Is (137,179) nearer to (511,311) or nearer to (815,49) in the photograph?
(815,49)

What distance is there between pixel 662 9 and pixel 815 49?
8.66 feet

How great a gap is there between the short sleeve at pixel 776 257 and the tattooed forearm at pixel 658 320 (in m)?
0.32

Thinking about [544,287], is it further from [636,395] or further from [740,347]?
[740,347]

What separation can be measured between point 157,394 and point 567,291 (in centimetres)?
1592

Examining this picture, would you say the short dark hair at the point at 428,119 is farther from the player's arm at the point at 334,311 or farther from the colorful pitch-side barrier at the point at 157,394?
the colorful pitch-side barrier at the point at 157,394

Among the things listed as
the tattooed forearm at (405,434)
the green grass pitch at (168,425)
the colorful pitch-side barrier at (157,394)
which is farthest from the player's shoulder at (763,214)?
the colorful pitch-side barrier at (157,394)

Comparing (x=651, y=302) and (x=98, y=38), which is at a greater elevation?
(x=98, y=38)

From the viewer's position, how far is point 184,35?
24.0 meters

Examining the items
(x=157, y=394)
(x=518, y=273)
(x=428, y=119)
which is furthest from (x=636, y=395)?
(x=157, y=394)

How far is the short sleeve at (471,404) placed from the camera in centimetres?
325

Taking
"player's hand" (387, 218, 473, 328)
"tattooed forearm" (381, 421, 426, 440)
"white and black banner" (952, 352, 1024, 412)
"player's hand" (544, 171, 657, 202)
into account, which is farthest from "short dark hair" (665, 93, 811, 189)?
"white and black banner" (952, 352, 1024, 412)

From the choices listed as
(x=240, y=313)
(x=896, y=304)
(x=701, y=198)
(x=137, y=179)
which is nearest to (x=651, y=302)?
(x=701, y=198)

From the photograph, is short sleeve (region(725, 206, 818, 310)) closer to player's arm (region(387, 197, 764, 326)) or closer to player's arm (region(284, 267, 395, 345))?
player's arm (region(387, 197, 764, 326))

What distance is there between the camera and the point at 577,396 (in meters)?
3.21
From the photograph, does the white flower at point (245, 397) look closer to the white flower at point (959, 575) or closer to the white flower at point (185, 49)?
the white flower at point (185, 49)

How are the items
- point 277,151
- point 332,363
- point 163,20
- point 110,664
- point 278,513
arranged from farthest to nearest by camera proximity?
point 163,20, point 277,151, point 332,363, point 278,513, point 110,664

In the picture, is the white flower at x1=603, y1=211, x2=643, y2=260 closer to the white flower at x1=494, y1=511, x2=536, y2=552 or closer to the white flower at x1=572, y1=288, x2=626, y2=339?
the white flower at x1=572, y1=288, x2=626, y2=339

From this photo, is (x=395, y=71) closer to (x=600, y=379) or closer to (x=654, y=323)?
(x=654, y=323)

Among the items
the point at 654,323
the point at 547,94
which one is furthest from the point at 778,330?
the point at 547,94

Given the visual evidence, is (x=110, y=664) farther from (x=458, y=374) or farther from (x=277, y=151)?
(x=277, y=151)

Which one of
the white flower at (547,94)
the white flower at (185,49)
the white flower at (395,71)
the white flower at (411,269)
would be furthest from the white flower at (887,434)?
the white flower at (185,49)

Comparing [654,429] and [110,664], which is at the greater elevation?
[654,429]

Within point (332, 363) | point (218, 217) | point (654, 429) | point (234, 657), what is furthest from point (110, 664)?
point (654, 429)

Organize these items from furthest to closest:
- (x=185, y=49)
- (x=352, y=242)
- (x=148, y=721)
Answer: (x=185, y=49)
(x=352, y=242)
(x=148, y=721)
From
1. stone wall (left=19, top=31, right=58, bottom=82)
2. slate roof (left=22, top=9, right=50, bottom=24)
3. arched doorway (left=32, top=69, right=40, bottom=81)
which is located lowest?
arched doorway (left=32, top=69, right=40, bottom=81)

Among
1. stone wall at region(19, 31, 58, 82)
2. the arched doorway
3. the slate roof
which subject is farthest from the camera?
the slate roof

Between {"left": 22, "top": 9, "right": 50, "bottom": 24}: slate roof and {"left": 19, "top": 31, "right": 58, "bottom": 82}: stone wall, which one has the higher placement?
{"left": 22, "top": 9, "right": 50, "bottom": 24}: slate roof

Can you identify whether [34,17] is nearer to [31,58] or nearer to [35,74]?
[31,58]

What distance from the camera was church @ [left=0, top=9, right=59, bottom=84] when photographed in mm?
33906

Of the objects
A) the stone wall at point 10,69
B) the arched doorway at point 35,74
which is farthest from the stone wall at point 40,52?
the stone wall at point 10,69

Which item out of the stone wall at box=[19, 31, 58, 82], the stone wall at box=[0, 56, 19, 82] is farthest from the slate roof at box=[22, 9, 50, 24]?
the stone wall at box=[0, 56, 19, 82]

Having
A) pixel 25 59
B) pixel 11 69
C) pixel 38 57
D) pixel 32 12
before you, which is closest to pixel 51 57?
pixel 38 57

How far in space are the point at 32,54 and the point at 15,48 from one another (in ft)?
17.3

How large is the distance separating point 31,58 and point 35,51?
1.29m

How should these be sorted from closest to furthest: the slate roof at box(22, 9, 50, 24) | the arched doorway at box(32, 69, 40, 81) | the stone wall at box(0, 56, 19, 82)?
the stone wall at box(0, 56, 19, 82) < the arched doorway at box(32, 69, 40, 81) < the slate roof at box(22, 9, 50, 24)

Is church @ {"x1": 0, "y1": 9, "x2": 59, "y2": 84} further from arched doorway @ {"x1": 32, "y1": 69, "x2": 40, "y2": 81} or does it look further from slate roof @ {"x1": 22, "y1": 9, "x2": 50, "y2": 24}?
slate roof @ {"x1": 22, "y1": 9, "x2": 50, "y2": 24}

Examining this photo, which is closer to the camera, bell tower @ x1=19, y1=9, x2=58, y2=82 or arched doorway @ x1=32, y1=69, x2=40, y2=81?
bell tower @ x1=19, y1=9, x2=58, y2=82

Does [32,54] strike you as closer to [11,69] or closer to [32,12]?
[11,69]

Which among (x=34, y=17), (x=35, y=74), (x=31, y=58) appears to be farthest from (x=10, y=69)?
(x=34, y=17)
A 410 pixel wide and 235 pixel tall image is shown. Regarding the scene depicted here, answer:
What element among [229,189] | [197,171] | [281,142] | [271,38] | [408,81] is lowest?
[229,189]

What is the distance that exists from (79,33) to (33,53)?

++++++

■ Aim of the task
Repeat the records above in full, character for character.

■ Solution below
Is (137,179) nearer to (511,311) or nearer to (815,49) in the photograph?
(815,49)

What distance is there between pixel 662 9 and pixel 815 49?
8.66 feet

How great a gap is there between the short sleeve at pixel 776 257 and the tattooed forearm at pixel 658 320 (in m)?
0.32

Thinking about [544,287], is it further from [636,395] or further from [740,347]?
[740,347]

What separation can be measured between point 157,394 and point 567,291 (in centimetres)?
1592

Examining this picture, would you say the short dark hair at the point at 428,119 is farther from the player's arm at the point at 334,311 or farther from the colorful pitch-side barrier at the point at 157,394?
the colorful pitch-side barrier at the point at 157,394

Among the things listed as
the tattooed forearm at (405,434)
the green grass pitch at (168,425)
the colorful pitch-side barrier at (157,394)
which is farthest from the player's shoulder at (763,214)?
the colorful pitch-side barrier at (157,394)

Comparing (x=651, y=302) and (x=98, y=38), which is at a greater elevation?
(x=98, y=38)

From the viewer's position, how far is point 184,35?
24.0 meters

Examining the items
(x=157, y=394)
(x=518, y=273)
(x=428, y=119)
which is furthest from (x=636, y=395)?
(x=157, y=394)

How far is the short sleeve at (471,404) placed from the camera in centimetres?
325

Taking
"player's hand" (387, 218, 473, 328)
"tattooed forearm" (381, 421, 426, 440)
"white and black banner" (952, 352, 1024, 412)
"player's hand" (544, 171, 657, 202)
into account, which is farthest from "short dark hair" (665, 93, 811, 189)?
"white and black banner" (952, 352, 1024, 412)

From the choices listed as
(x=240, y=313)
(x=896, y=304)
(x=701, y=198)
(x=137, y=179)
which is nearest to (x=651, y=302)?
(x=701, y=198)

From the photograph, is short sleeve (region(725, 206, 818, 310)) closer to player's arm (region(387, 197, 764, 326)) or closer to player's arm (region(284, 267, 395, 345))?
player's arm (region(387, 197, 764, 326))

What distance is there between the camera and the point at 577,396 (in meters)?
3.21
From the photograph, does the white flower at point (245, 397) look closer to the white flower at point (959, 575) or closer to the white flower at point (185, 49)?
the white flower at point (185, 49)

How are the items
- point 277,151
- point 332,363
- point 163,20
- point 110,664
- point 278,513
arranged from farthest to nearest by camera proximity?
point 163,20, point 277,151, point 332,363, point 278,513, point 110,664

In the picture, is the white flower at x1=603, y1=211, x2=643, y2=260 closer to the white flower at x1=494, y1=511, x2=536, y2=552 or closer to the white flower at x1=572, y1=288, x2=626, y2=339?
the white flower at x1=572, y1=288, x2=626, y2=339

From this photo, is (x=395, y=71) closer to (x=600, y=379) or closer to (x=654, y=323)?
(x=654, y=323)

Among the items
the point at 654,323
the point at 547,94
which one is furthest from the point at 778,330?
the point at 547,94

Given the visual evidence, is (x=110, y=664) farther from (x=458, y=374) or farther from (x=277, y=151)?
(x=277, y=151)

Which one of
the white flower at (547,94)
the white flower at (185,49)
the white flower at (395,71)
the white flower at (411,269)
would be furthest from the white flower at (887,434)?
the white flower at (185,49)

Comparing [654,429] and [110,664], which is at the greater elevation?
[654,429]

Within point (332, 363) | point (218, 217) | point (654, 429) | point (234, 657), what is furthest from point (110, 664)?
point (654, 429)

Organize these items from furthest to closest:
- (x=185, y=49)
- (x=352, y=242)
- (x=148, y=721)
Answer: (x=185, y=49)
(x=352, y=242)
(x=148, y=721)
From
1. stone wall (left=19, top=31, right=58, bottom=82)
2. slate roof (left=22, top=9, right=50, bottom=24)
3. arched doorway (left=32, top=69, right=40, bottom=81)
which is located lowest?
arched doorway (left=32, top=69, right=40, bottom=81)

Among
1. stone wall at region(19, 31, 58, 82)
2. the arched doorway
3. the slate roof
which subject is farthest from the camera?
the slate roof

Between {"left": 22, "top": 9, "right": 50, "bottom": 24}: slate roof and {"left": 19, "top": 31, "right": 58, "bottom": 82}: stone wall, which one has the higher placement?
{"left": 22, "top": 9, "right": 50, "bottom": 24}: slate roof

Can you identify whether [34,17] is nearer to [31,58] or nearer to [35,74]?
[31,58]

What distance from the camera was church @ [left=0, top=9, right=59, bottom=84] when photographed in mm?
33906

Of the objects
A) the stone wall at point 10,69
B) the arched doorway at point 35,74
which is farthest from the stone wall at point 40,52?
the stone wall at point 10,69

Which item out of the stone wall at box=[19, 31, 58, 82], the stone wall at box=[0, 56, 19, 82] is farthest from the slate roof at box=[22, 9, 50, 24]?
the stone wall at box=[0, 56, 19, 82]

Having
A) pixel 25 59
B) pixel 11 69
C) pixel 38 57
D) pixel 32 12
before you, which is closest to pixel 51 57?
pixel 38 57

How far in space are the point at 32,54 and the point at 15,48 from one another (in ft)?
17.3

How large is the distance separating point 31,58 and point 35,51?
1.29m

How should these be sorted from closest to furthest: the slate roof at box(22, 9, 50, 24) | the arched doorway at box(32, 69, 40, 81) | the stone wall at box(0, 56, 19, 82)?
the stone wall at box(0, 56, 19, 82) < the arched doorway at box(32, 69, 40, 81) < the slate roof at box(22, 9, 50, 24)

Is church @ {"x1": 0, "y1": 9, "x2": 59, "y2": 84} further from arched doorway @ {"x1": 32, "y1": 69, "x2": 40, "y2": 81} or does it look further from slate roof @ {"x1": 22, "y1": 9, "x2": 50, "y2": 24}?
slate roof @ {"x1": 22, "y1": 9, "x2": 50, "y2": 24}

Examining this photo, which is closer to the camera, bell tower @ x1=19, y1=9, x2=58, y2=82 or arched doorway @ x1=32, y1=69, x2=40, y2=81?
bell tower @ x1=19, y1=9, x2=58, y2=82

Does [32,54] strike you as closer to [11,69] or closer to [32,12]?
[11,69]

Which among (x=34, y=17), (x=35, y=74), (x=31, y=58) appears to be farthest from (x=10, y=69)?
(x=34, y=17)
A 410 pixel wide and 235 pixel tall image is shown. Regarding the scene depicted here, answer:
What element among [229,189] | [197,171] | [281,142] | [271,38] | [408,81] is lowest?
[229,189]

What is the distance that exists from (79,33) to (33,53)?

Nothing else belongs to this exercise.